In Machine Learning, the use of many frameworks, libraries, and API’s are on the rise. Choosing the correct framework can be a grinding task due to the overwhelming amount of the APIs and frameworks available today. Here is our view on Keras Vs. Caffe. These are two of the best frameworks used in deep learning projects. But before that, let’s have a look at some of the benefits of using ML frameworks.
Why should you use an ML Framework?
Some of the reasons why a Machine Learning engineer should use these frameworks are:
- Extremely effective. Since developing a Machine Learning solution is a daunting task, using the right framework can improve the performance manifolds. In addition to that, you are sure of getting an effective solution with lesser effort.
- Specific usage as per the application. Among many frameworks available today, you can select the one that pertains to your specific problem. It will have all the support APIs to make your work a little easier.
- Time-saving. Of course, completion of an ML project never goes off the agenda, which gets support from a good ML framework.

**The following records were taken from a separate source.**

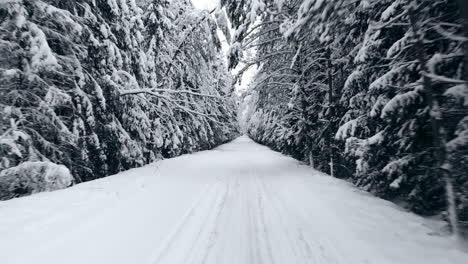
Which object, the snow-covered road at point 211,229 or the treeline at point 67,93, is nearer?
the snow-covered road at point 211,229

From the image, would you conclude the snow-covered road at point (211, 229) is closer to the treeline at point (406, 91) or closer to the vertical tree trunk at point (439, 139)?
the vertical tree trunk at point (439, 139)

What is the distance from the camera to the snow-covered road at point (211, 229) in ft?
12.4

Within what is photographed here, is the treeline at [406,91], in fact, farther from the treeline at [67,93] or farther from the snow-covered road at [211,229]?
the treeline at [67,93]

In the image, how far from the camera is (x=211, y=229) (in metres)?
4.94

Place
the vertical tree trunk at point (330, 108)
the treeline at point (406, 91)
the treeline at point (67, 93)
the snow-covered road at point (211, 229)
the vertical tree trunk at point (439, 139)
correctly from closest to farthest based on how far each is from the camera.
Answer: the snow-covered road at point (211, 229) < the vertical tree trunk at point (439, 139) < the treeline at point (406, 91) < the treeline at point (67, 93) < the vertical tree trunk at point (330, 108)

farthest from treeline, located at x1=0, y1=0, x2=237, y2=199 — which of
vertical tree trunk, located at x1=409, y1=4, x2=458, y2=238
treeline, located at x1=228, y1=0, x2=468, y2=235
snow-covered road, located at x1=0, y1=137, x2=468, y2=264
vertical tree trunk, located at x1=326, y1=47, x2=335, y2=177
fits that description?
vertical tree trunk, located at x1=409, y1=4, x2=458, y2=238

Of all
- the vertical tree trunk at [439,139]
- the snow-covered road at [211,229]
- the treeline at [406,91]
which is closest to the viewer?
the snow-covered road at [211,229]

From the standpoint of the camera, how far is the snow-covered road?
12.4 ft

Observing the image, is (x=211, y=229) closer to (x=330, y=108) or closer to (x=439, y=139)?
(x=439, y=139)

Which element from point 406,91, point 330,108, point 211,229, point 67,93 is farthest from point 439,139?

- Easy to implement. All you need to do is visualize the solution and implement it using the different levels of abstraction offered by the framework. Your difficult problem is simplified with the help of a perfect framework.
- Reduction in computation complexity. Computation complexity is a basic measurement to evaluate the solution. A framework reduces that significantly.

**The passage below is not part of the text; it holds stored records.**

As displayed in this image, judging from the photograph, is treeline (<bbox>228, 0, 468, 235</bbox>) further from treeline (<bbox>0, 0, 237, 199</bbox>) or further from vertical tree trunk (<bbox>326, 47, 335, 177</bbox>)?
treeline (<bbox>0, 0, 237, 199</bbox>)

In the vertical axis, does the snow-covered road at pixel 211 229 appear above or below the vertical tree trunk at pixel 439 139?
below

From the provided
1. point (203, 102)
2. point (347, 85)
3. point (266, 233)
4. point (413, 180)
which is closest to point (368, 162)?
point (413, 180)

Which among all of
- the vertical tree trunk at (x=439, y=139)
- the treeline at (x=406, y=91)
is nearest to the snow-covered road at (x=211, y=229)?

- User-friendly. With an intuitive interface, you will never go wrong in the implementation of a solution you have devised.
Keras vs Caffe
Keras is an API that is used to run deep learning models on the GPU (Graphics Processing Unit). With its user-friendly, modular, and extendable nature, it is easy to understand and implement for a machine learning developer.
One of the best aspects of Keras is that it has been designed to work on top of the famous framework Tensorflow by Google. Also, Keras has been chosen as the high-level API for Google’s TensorFlow. Caffe is used more in industrial applications like vision, multimedia, and visualization. Keras is slightly more popular amongst IT companies as compared to Caffe.
Caffe is Convoluted Architecture for Feature Extraction, a framework/Open source library developed by a group of researchers from the University of California, Berkley. Like Keras, Caffe is also a famous deep learning framework with almost similar functions. With Caffe2 in the market, the usage of Caffe has been reduced as Caffe2 is more modular and scalable. With the enormous number of functions for convolutions and support systems, this framework has a considerable number of followers. Caffe was recently backed by Facebook as they have implemented their algorithms using this technology.
Another difference that can be pointed out is that Keras has been issued an MIT license, whereas Caffe has a BSD license.
Caffe is speedier and helps in the implementation of convolution neural networks (CNN). Keras is easy on resources and offers to implement both convolutional and recurrent networks.
Caffe gets the support of C++ and Python. It is quite helpful in the creation of a deep learning network in visual recognition solutions. Keras is supported by Python. It is used in problems involving classification and summarization. It can also be used in Tag and Text Generation as well as natural language problems related to translation and speech recognition.
Wrapping it up…
Both of them are used significantly and popularly in deep learning development in Machine Learning today, but Keras has an upper hand in its popularity, usability, and modeling.